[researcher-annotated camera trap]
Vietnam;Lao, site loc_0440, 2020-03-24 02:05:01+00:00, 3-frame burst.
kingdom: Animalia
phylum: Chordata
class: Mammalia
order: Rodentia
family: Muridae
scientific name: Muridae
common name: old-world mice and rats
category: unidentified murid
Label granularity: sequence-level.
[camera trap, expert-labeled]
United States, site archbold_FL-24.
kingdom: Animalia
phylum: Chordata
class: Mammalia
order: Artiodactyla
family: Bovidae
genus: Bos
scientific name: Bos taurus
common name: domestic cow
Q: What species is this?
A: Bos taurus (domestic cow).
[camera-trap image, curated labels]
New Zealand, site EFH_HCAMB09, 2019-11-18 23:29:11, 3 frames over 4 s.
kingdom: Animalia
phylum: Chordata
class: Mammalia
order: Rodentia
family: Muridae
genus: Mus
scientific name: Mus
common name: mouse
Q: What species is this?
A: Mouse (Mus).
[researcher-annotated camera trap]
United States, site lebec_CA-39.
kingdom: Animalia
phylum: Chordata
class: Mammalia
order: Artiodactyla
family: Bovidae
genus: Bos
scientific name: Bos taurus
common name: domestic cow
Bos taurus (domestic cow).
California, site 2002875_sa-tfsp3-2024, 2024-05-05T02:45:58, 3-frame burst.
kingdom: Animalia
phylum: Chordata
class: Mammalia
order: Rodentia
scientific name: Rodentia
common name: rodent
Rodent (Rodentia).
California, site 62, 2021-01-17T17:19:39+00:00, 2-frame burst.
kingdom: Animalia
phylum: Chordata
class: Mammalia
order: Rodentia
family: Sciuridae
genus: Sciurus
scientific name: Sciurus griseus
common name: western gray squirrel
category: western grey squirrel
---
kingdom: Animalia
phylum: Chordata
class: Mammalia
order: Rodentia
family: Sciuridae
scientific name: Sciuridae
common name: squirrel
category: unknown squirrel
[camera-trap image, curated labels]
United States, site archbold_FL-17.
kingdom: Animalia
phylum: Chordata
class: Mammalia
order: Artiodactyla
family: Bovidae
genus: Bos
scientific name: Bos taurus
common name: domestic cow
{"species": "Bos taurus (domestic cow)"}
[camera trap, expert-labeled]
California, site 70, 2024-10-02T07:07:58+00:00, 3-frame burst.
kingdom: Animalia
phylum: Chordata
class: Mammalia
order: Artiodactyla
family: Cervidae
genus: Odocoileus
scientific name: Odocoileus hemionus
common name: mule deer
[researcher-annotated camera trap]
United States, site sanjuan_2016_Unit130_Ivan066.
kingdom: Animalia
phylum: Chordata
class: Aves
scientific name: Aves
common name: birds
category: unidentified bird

WHAT TO DO ▸ Reproduce each entry in the listing character for character.

OUTPUT FOR THIS TASK ▸
[researcher-annotated camera trap]
Vietnam;Lao, site loc_0440, 2020-03-24 02:05:01+00:00, 3-frame burst.
kingdom: Animalia
phylum: Chordata
class: Mammalia
order: Rodentia
family: Muridae
scientific name: Muridae
common name: old-world mice and rats
category: unidentified murid
Label granularity: sequence-level.
[camera trap, expert-labeled]
United States, site archbold_FL-24.
kingdom: Animalia
phylum: Chordata
class: Mammalia
order: Artiodactyla
family: Bovidae
genus: Bos
scientific name: Bos taurus
common name: domestic cow
Q: What species is this?
A: Bos taurus (domestic cow).
[camera-trap image, curated labels]
New Zealand, site EFH_HCAMB09, 2019-11-18 23:29:11, 3 frames over 4 s.
kingdom: Animalia
phylum: Chordata
class: Mammalia
order: Rodentia
family: Muridae
genus: Mus
scientific name: Mus
common name: mouse
Q: What species is this?
A: Mouse (Mus).
[researcher-annotated camera trap]
United States, site lebec_CA-39.
kingdom: Animalia
phylum: Chordata
class: Mammalia
order: Artiodactyla
family: Bovidae
genus: Bos
scientific name: Bos taurus
common name: domestic cow
Bos taurus (domestic cow).
California, site 2002875_sa-tfsp3-2024, 2024-05-05T02:45:58, 3-frame burst.
kingdom: Animalia
phylum: Chordata
class: Mammalia
order: Rodentia
scientific name: Rodentia
common name: rodent
Rodent (Rodentia).
California, site 62, 2021-01-17T17:19:39+00:00, 2-frame burst.
kingdom: Animalia
phylum: Chordata
class: Mammalia
order: Rodentia
family: Sciuridae
genus: Sciurus
scientific name: Sciurus griseus
common name: western gray squirrel
category: western grey squirrel
---
kingdom: Animalia
phylum: Chordata
class: Mammalia
order: Rodentia
family: Sciuridae
scientific name: Sciuridae
common name: squirrel
category: unknown squirrel
[camera-trap image, curated labels]
United States, site archbold_FL-17.
kingdom: Animalia
phylum: Chordata
class: Mammalia
order: Artiodactyla
family: Bovidae
genus: Bos
scientific name: Bos taurus
common name: domestic cow
{"species": "Bos taurus (domestic cow)"}
[camera trap, expert-labeled]
California, site 70, 2024-10-02T07:07:58+00:00, 3-frame burst.
kingdom: Animalia
phylum: Chordata
class: Mammalia
order: Artiodactyla
family: Cervidae
genus: Odocoileus
scientific name: Odocoileus hemionus
common name: mule deer
[researcher-annotated camera trap]
United States, site sanjuan_2016_Unit130_Ivan066.
kingdom: Animalia
phylum: Chordata
class: Aves
scientific name: Aves
common name: birds
category: unidentified bird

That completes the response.